» **Texte choisi**:

▼▼▼

Le ton est donné d’entrée de jeu : « La famille est notre donnée sociale élémentaire17. » Et, après avoir indiqué qu’elle produit des « complexes et des fixations », Mounier poursuit : « Le complexe le plus courant est celui qui a pour objet le père, la fixation la plus courante, celle qui a pour objet la mère. Réunis chez le garçon, ils forment le complexe d’Œdipe. Cette cristallisation affective est souvent d’indice positif. Normale dans la première enfance, elle doit se résorber ensuite18. »
Pourquoi doit-elle se résorber ? Parce que « la fixation maternelle entraîne le garçon à l’impuissance, elle l’écrase sous une sollicitude excessive qui lui enlève toute initiative, le détourne de la lutte et de l’insertion sociale, en fait pour la vie un être passif, douillet, diminué […]. Imprégné de sensibilité féminine, il peut manquer la crise de virilisation jusqu’au bord des sexualités aberrantes. Parfois, il ne pourra jamais aimer la femme, pour n’avoir pas franchi le seuil de la mère à la femme, ou bien il exprimera la même impuissance par une instabilité érotique, en volant de femme en femme, toujours insatisfait19 ».

▲▲▲

[Quelques enregistrements]
▼▼▼

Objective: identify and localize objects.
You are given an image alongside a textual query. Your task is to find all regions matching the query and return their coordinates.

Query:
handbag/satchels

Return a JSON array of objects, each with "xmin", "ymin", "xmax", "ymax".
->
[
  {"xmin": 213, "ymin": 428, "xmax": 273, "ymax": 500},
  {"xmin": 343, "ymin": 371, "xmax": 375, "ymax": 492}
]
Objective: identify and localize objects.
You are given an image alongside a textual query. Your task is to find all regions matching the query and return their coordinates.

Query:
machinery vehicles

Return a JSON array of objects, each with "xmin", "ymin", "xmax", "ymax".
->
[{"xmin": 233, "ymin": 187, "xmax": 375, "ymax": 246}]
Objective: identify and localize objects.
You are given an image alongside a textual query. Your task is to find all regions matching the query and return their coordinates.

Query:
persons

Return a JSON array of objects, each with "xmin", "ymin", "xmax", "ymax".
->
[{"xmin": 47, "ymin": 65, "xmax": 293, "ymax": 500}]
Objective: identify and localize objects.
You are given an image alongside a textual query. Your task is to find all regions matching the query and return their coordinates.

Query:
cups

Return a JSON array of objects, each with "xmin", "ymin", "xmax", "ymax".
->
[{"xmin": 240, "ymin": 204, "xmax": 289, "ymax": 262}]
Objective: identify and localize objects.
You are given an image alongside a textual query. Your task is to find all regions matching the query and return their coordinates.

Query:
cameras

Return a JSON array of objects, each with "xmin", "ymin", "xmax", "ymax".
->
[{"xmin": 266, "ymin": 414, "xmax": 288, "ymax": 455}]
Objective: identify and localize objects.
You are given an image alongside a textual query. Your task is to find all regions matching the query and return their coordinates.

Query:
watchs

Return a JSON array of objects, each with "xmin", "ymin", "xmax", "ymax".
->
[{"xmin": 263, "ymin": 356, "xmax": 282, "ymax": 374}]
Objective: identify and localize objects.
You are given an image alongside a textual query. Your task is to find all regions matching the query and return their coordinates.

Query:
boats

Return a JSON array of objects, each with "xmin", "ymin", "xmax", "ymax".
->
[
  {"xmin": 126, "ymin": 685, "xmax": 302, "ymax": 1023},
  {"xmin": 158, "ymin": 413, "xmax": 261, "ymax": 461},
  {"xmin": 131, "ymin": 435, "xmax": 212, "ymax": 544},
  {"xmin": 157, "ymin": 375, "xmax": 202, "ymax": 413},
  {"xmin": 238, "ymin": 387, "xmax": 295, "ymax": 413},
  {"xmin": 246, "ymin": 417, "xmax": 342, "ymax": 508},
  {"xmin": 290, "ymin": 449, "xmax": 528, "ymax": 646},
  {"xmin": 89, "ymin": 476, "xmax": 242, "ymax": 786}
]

▲▲▲

» **Détails de l'exercice**: Poursuivez le texte sur Mounier et le complexe d'Œdipe en commençant juste après sa dernière phrase.

» **En réponse**:
Ah, Seigneur ! Prémunissez les garçons de ces « aberrations » que sont l’homosexualité et les partenaires multiples. Je vous fais grâce des passages, pourtant succulents, sur les dangers de l’« athéisme » et de l’« anarchie », produits par la « révolte » des fils contre leur père (que je vous laisse le soin et le plaisir de découvrir par vous-mêmes, si vous avez le courage de vous reporter au texte, ce qui n’est d’ailleurs pas sans importance, puisque ce type de discours a connu un tel regain de vitalité au cours des dernières années qu’il serait assez crucial d’en faire la généalogie), et je poursuis ma lecture :
Le Dr Laforgue a esquissé dans une étude sur les “névroses familiales” quelques processus de transmission aux enfants des déséquilibres des parents ou de leurs mésalliances. Soit un père passif et soumis uni à une mère virile et autoritaire. La mère détourne le garçon de la virilité d’autant qu’avec le père il a sous ses yeux mêmes un modèle de passivité masculine : il glissera vers des formes plus ou moins larvées, plus ou moins affirmées, d’homosexualité, avec une tendance à la dissimulation [dans un monde dominé par les Mounier et Cie, on ne voit pas en effet comment il eût été possible de ne pas chercher à se dissimuler], et un pesant sentiment de culpabilité. La fille est moins menacée, mais elle tend à se masculiniser. Le même glissement vers la fuite du sexe se produit sous le couple père sévère écrasant de sa supériorité une épouse effacée et pleurnicheuse20.
Là encore, nous sommes si proches du texte de Lacan qu’on peut se demander si Mounier ne l’a pas lu. Mais il est plus probable qu’ils ont puisé tous les deux dans le même fonds des traités psychiatriques de l’époque, qui, comme la référence au Dr Laforgue et à quelques autres semble l’indiquer, devaient tous dire à peu près la même chose que Lacan. La menace qui pèse sur les enfants, et qu’il faut donc leur éviter à tout prix, c’est bien l’homosexualité :
La phase de tendance homosexuelle est la plus dangereuse de toutes. L’individu est devant un pas définitif à faire, une adaptation qui lui coûte de gros efforts physiologiques et psychologiques […]. Le léger repli qu’il marque toujours alors dans la recherche homosexuelle est normal, s’il ne se stabilise pas. On le reconnaît, bien qu’il varie énormément en importance d’un sujet à l’autre, à certains attachements passionnés des élèves pour un professeur ou pour un camarade. La masturbation y est très répandue et bien qu’elle doive rapidement disparaître pour ne pas devenir anormale, il est dangereux d’éveiller à son sujet, en un moment aussi fragile, des sentiments de culpabilité accablante21.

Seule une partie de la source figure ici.